● **REQUIREMENT**
Sort through the data and copy the lines holding the word "segmentation".

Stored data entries

---

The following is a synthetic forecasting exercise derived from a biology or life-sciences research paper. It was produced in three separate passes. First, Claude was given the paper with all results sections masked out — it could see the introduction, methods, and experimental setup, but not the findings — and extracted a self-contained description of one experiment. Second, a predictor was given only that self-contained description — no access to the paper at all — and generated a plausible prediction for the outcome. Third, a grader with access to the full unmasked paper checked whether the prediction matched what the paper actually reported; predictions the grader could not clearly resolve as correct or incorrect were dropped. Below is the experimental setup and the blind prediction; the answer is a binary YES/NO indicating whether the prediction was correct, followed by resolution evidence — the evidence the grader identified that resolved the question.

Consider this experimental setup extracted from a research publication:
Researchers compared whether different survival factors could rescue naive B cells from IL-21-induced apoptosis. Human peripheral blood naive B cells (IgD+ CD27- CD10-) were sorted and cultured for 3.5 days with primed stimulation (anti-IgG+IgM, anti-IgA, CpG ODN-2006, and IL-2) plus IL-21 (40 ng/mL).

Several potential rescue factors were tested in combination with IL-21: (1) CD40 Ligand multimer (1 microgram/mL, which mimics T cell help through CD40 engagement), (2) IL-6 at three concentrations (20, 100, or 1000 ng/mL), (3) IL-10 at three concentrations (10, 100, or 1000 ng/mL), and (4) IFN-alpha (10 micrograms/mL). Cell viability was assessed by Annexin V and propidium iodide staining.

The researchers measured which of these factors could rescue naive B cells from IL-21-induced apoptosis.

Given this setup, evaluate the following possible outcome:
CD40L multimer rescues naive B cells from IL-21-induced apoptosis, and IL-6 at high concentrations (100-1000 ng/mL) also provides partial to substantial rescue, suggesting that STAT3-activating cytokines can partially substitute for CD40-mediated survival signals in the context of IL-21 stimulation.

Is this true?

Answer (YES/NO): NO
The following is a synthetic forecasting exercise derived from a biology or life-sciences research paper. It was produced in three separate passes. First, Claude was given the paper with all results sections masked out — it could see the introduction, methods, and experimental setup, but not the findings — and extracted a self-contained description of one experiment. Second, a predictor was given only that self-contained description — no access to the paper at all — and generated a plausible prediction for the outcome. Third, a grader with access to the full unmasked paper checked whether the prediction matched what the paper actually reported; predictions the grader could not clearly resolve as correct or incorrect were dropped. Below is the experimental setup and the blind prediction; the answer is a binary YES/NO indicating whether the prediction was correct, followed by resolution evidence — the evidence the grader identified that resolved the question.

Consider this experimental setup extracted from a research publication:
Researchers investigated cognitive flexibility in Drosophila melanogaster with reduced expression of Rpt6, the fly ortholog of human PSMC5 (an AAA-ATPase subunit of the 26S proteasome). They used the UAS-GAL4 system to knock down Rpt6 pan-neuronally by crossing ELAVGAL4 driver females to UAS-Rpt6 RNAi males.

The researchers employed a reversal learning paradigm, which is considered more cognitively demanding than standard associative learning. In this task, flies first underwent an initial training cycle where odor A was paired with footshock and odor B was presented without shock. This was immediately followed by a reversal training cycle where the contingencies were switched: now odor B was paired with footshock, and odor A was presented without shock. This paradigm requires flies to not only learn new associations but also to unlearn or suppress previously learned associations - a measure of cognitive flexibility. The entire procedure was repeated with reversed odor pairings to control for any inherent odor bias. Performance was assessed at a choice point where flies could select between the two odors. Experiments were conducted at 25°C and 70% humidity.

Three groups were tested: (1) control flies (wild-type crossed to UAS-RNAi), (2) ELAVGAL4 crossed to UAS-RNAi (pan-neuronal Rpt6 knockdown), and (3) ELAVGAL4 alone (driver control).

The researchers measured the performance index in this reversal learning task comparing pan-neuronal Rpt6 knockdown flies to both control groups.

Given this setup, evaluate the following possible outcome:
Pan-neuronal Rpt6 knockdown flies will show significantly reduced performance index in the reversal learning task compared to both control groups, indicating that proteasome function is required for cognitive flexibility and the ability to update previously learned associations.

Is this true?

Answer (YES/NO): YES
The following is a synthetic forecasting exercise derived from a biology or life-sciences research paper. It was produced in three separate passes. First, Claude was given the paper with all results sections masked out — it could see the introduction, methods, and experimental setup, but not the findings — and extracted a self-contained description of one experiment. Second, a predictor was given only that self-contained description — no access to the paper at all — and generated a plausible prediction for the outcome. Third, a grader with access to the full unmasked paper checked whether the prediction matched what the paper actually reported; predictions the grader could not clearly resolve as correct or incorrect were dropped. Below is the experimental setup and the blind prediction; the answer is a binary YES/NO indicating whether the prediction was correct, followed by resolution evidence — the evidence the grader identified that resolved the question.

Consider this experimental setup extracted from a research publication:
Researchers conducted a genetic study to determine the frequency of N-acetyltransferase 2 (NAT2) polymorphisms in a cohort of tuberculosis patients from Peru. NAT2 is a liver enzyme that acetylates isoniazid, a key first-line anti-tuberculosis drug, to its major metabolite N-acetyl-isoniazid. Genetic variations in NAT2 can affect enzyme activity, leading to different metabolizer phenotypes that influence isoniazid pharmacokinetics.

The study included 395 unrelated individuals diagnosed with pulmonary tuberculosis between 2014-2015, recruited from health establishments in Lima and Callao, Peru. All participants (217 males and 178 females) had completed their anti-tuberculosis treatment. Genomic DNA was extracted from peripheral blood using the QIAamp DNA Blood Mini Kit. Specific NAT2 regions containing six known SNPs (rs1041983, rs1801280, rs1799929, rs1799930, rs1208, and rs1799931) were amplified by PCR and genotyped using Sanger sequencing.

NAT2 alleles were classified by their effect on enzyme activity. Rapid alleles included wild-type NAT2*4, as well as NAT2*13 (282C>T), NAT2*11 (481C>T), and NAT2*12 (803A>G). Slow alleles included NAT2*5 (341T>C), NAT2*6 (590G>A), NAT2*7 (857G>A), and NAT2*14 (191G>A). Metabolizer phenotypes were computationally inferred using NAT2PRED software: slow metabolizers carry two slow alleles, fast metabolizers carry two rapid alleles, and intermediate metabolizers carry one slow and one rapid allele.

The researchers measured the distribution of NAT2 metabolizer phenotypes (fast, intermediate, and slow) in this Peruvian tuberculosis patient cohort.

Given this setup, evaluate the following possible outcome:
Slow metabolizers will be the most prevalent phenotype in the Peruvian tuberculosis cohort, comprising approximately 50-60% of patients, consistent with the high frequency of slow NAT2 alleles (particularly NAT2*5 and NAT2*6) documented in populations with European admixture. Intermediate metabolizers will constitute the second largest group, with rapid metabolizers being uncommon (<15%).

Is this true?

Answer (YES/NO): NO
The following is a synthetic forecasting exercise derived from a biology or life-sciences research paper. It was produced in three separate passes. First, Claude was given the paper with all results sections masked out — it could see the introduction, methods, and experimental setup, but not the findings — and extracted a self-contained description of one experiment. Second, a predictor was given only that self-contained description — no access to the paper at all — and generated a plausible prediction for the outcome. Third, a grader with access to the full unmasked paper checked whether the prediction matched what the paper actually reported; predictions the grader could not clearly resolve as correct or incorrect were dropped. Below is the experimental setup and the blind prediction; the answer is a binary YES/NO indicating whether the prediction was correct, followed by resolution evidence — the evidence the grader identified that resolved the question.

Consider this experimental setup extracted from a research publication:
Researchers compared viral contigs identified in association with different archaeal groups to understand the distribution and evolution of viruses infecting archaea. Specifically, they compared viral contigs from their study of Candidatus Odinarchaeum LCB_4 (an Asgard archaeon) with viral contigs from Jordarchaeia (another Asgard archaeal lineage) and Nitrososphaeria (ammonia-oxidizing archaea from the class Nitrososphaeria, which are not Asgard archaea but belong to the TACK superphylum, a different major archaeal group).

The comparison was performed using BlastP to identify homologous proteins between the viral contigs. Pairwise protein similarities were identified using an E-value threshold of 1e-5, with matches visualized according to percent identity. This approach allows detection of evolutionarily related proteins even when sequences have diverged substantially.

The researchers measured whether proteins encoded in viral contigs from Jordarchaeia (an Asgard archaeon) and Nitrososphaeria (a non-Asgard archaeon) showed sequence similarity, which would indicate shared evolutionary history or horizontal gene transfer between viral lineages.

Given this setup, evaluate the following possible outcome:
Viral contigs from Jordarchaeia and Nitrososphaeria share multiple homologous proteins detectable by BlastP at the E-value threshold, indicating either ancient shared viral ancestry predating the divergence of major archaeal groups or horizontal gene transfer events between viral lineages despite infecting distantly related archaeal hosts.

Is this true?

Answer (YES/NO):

---

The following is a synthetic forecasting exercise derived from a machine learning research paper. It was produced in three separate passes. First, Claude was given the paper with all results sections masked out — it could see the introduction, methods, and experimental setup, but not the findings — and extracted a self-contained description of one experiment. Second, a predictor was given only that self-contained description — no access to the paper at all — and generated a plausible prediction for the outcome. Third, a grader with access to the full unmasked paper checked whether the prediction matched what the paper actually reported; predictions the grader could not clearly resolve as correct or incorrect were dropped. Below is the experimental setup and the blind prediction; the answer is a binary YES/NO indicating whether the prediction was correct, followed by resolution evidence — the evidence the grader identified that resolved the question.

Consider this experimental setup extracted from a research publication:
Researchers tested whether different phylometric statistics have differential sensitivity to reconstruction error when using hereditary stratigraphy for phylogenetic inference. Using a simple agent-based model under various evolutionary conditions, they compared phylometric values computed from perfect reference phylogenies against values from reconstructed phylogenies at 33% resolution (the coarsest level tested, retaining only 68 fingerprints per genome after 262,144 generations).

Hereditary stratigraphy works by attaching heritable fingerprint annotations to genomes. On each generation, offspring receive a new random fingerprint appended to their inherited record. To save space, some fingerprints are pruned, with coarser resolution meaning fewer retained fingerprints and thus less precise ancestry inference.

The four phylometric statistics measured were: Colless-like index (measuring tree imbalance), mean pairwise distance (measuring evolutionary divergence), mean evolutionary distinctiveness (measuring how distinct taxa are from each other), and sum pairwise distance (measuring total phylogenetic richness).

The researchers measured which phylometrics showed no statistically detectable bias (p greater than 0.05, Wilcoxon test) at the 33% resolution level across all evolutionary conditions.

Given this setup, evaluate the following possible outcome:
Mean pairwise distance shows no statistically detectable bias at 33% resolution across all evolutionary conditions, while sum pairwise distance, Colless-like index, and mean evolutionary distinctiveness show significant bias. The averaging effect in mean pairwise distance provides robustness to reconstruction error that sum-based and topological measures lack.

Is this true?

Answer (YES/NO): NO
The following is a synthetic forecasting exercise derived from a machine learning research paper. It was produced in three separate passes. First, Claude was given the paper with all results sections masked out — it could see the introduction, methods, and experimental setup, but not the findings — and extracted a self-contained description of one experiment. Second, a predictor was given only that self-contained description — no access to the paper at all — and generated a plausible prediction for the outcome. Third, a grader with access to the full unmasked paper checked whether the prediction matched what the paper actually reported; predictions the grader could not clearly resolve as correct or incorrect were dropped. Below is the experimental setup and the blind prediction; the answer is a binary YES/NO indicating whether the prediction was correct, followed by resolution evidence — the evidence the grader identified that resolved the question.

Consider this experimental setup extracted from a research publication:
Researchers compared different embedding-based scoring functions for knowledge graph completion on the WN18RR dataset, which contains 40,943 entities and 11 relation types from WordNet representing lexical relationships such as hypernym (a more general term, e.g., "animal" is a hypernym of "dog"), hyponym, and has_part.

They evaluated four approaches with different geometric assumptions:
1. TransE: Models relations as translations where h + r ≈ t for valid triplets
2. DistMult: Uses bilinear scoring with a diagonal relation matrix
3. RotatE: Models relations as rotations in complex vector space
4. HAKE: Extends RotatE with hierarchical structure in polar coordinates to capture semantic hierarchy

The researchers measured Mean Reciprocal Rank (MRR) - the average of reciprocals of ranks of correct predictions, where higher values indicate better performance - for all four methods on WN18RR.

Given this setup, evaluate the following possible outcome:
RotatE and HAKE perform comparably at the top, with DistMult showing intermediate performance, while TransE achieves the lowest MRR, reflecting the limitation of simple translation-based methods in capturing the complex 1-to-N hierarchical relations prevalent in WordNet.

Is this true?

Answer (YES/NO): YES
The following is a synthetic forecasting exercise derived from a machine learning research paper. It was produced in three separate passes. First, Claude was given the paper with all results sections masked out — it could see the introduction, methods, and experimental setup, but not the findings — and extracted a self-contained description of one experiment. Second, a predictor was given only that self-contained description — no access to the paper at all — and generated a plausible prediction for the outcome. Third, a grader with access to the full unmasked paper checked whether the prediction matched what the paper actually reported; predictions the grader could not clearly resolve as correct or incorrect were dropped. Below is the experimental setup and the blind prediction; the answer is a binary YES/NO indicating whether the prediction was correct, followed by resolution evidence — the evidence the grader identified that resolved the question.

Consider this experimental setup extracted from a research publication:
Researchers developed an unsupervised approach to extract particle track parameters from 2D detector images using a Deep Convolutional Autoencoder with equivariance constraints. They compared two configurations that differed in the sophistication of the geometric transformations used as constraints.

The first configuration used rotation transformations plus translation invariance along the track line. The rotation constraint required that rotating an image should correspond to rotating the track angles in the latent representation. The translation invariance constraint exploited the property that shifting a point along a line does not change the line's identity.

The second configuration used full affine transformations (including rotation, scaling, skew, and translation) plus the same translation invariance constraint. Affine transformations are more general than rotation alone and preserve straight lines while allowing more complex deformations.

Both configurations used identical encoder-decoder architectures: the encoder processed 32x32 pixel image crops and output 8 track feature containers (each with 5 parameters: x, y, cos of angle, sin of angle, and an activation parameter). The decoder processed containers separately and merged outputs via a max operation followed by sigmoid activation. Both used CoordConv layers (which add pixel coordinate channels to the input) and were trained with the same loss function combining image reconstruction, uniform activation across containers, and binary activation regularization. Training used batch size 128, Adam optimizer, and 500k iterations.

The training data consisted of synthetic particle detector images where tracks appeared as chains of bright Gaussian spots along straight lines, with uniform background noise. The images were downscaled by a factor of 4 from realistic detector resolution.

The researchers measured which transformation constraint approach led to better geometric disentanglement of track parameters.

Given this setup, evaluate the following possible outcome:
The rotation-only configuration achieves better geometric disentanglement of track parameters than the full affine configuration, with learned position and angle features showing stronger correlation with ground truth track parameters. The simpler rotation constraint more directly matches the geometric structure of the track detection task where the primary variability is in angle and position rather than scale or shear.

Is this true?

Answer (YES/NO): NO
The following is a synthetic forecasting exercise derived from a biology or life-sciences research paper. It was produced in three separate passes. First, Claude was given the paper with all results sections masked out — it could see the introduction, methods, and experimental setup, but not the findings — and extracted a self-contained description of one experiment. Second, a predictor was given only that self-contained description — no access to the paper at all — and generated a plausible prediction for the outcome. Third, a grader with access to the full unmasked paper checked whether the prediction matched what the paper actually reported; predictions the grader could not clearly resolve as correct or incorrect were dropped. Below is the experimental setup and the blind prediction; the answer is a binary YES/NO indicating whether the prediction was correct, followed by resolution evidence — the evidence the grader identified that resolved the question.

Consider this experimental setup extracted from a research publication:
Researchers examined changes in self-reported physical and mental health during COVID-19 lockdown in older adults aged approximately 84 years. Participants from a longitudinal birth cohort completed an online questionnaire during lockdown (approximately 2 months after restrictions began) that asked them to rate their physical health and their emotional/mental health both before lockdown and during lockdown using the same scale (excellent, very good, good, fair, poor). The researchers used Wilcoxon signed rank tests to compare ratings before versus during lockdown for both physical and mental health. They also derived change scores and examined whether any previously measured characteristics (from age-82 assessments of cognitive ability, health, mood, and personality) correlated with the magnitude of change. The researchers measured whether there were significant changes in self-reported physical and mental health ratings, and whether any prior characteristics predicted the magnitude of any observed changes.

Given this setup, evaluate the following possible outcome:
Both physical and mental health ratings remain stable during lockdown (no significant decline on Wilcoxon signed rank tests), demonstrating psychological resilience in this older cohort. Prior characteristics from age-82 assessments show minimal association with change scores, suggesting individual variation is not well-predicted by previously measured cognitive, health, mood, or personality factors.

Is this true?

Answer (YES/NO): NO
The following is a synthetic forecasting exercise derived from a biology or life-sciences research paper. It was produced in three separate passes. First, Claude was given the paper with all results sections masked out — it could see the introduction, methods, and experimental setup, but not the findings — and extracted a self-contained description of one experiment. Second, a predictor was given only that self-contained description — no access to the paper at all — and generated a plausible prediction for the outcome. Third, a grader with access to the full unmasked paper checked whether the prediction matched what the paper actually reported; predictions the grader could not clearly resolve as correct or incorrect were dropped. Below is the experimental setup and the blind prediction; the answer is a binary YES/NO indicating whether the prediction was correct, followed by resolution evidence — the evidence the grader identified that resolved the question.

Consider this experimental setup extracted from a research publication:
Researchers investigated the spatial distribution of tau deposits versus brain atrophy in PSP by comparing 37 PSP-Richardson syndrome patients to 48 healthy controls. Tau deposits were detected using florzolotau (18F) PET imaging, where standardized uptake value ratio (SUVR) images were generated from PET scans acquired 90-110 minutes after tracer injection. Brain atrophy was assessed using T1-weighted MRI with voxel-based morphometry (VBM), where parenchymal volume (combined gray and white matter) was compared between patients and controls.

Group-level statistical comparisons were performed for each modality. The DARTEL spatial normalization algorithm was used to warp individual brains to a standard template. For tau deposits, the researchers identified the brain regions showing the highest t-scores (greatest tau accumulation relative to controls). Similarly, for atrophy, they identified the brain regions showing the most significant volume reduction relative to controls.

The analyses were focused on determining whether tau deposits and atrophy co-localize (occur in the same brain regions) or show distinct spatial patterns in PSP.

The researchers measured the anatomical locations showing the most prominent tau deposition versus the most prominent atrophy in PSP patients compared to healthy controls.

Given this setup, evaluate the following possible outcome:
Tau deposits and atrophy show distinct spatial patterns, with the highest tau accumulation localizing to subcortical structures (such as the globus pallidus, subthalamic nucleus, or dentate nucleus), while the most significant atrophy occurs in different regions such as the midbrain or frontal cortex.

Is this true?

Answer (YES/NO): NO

---

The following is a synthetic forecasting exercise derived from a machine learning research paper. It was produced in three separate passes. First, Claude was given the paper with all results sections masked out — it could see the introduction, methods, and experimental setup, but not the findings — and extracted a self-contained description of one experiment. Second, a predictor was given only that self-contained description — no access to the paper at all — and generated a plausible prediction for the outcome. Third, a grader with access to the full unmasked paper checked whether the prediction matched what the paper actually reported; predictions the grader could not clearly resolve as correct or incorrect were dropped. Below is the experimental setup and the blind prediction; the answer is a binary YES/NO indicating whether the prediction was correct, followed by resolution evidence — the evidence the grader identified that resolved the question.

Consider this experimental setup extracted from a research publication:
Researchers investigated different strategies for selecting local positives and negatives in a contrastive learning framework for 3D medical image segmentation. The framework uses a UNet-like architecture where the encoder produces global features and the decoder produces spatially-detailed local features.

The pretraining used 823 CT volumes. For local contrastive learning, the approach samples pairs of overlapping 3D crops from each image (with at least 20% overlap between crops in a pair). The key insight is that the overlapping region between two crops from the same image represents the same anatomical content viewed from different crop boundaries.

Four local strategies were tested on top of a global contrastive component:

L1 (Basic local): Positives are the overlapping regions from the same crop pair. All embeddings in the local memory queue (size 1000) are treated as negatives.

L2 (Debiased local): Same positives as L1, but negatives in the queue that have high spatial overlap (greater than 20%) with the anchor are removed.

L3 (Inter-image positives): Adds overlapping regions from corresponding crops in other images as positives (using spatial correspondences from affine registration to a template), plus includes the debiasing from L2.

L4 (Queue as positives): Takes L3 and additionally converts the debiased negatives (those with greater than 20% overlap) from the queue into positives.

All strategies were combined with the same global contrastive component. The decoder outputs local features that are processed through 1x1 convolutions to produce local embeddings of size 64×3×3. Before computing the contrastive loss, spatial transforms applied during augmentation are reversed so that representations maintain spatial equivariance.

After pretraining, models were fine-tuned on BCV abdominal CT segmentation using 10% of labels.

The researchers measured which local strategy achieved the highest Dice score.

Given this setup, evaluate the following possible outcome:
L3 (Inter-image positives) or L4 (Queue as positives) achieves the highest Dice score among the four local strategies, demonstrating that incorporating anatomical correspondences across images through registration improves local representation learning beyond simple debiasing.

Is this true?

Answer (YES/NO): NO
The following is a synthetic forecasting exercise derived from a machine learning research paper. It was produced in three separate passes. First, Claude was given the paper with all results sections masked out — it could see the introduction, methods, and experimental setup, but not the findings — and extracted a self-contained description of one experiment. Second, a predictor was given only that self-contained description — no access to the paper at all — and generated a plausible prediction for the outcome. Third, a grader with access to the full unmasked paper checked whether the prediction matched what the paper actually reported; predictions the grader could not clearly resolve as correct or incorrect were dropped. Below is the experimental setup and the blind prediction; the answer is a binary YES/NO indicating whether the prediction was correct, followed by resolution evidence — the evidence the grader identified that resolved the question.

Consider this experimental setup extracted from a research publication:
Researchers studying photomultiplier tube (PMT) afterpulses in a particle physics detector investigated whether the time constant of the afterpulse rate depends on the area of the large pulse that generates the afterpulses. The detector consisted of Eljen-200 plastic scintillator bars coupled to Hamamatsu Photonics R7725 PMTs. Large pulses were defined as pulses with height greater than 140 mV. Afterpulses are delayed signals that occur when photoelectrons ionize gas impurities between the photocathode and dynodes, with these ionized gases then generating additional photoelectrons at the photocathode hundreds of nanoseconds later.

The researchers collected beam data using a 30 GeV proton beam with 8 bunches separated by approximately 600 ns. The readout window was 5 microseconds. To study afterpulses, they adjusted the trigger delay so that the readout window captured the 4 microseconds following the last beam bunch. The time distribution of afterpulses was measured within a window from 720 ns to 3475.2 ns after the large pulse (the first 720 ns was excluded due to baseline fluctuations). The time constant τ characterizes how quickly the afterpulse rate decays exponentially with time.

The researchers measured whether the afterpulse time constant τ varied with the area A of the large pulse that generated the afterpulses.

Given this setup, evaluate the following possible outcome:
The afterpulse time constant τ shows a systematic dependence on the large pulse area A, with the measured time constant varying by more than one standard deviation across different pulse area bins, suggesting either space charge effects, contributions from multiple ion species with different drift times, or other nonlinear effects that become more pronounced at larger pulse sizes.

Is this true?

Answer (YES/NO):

---

● **OUTPUT**
Researchers investigated different strategies for selecting local positives and negatives in a contrastive learning framework for 3D medical image segmentation. The framework uses a UNet-like architecture where the encoder produces global features and the decoder produces spatially-detailed local features.
After pretraining, models were fine-tuned on BCV abdominal CT segmentation using 10% of labels.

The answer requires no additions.